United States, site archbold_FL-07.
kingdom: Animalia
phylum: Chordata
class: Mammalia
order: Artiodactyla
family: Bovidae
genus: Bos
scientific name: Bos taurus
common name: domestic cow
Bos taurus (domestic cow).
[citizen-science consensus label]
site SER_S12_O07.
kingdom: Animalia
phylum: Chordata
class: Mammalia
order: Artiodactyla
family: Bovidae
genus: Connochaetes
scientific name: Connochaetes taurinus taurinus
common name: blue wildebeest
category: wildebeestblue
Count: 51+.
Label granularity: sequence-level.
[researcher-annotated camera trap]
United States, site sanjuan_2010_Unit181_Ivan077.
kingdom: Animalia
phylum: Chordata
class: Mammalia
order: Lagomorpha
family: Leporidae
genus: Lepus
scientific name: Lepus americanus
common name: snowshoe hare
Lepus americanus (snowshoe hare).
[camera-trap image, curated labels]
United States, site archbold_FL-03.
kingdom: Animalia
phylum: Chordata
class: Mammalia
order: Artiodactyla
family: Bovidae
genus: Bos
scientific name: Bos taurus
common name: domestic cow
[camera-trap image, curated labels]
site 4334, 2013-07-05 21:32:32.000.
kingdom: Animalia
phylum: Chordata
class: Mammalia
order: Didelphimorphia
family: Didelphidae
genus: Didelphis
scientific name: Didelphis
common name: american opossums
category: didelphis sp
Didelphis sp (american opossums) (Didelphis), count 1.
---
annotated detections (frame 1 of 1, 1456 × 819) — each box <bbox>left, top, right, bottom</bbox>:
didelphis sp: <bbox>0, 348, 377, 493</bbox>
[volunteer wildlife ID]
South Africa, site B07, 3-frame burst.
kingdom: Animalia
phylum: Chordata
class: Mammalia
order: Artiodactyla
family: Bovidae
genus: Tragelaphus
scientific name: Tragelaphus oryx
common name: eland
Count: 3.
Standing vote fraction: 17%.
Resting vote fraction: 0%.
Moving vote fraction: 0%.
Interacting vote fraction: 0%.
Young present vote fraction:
=====
» **Task instructions**: Every line above must be reproduced exactly as it stands.

» **Response box**:
United States, site archbold_FL-07.
kingdom: Animalia
phylum: Chordata
class: Mammalia
order: Artiodactyla
family: Bovidae
genus: Bos
scientific name: Bos taurus
common name: domestic cow
Bos taurus (domestic cow).
[citizen-science consensus label]
site SER_S12_O07.
kingdom: Animalia
phylum: Chordata
class: Mammalia
order: Artiodactyla
family: Bovidae
genus: Connochaetes
scientific name: Connochaetes taurinus taurinus
common name: blue wildebeest
category: wildebeestblue
Count: 51+.
Label granularity: sequence-level.
[researcher-annotated camera trap]
United States, site sanjuan_2010_Unit181_Ivan077.
kingdom: Animalia
phylum: Chordata
class: Mammalia
order: Lagomorpha
family: Leporidae
genus: Lepus
scientific name: Lepus americanus
common name: snowshoe hare
Lepus americanus (snowshoe hare).
[camera-trap image, curated labels]
United States, site archbold_FL-03.
kingdom: Animalia
phylum: Chordata
class: Mammalia
order: Artiodactyla
family: Bovidae
genus: Bos
scientific name: Bos taurus
common name: domestic cow
[camera-trap image, curated labels]
site 4334, 2013-07-05 21:32:32.000.
kingdom: Animalia
phylum: Chordata
class: Mammalia
order: Didelphimorphia
family: Didelphidae
genus: Didelphis
scientific name: Didelphis
common name: american opossums
category: didelphis sp
Didelphis sp (american opossums) (Didelphis), count 1.
---
annotated detections (frame 1 of 1, 1456 × 819) — each box <bbox>left, top, right, bottom</bbox>:
didelphis sp: <bbox>0, 348, 377, 493</bbox>
[volunteer wildlife ID]
South Africa, site B07, 3-frame burst.
kingdom: Animalia
phylum: Chordata
class: Mammalia
order: Artiodactyla
family: Bovidae
genus: Tragelaphus
scientific name: Tragelaphus oryx
common name: eland
Count: 3.
Standing vote fraction: 17%.
Resting vote fraction: 0%.
Moving vote fraction: 0%.
Interacting vote fraction: 0%.
Young present vote fraction:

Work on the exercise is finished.